TASK INSTRUCTIONS: Pull out each line in the records below that contains the string "crowd".

>> Begin MATERIAL PROVIDED

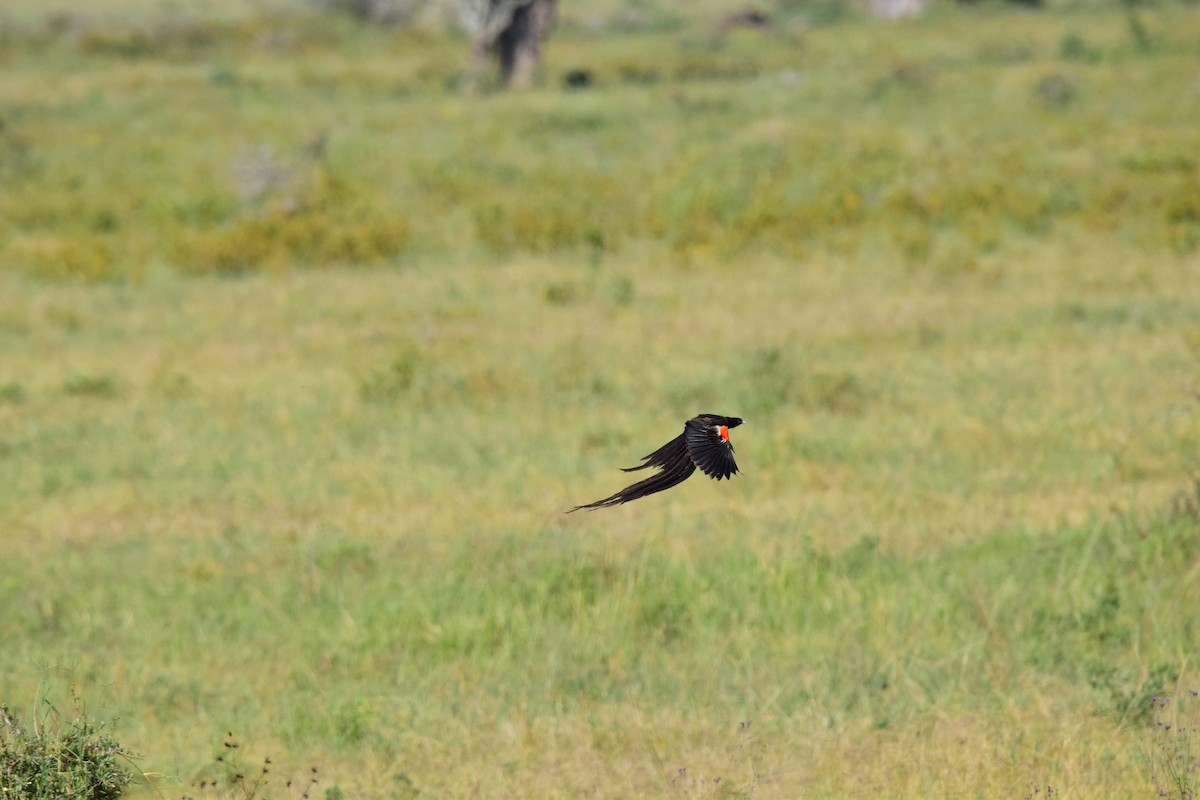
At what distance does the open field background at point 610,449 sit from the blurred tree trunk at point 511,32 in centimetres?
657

>> End MATERIAL PROVIDED
>> Begin MATERIAL PROVIDED

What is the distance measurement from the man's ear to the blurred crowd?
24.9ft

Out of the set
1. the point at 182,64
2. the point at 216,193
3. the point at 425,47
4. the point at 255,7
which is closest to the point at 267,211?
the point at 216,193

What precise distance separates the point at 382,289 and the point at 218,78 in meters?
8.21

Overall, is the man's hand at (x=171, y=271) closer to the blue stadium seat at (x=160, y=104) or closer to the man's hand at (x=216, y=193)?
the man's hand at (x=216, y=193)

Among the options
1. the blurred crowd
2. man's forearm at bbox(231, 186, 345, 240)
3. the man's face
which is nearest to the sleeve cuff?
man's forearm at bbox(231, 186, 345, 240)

>> End MATERIAL PROVIDED

CORRECT ANSWER:
What is the distance measurement from the man's ear to the blurred crowd?
1. the blurred crowd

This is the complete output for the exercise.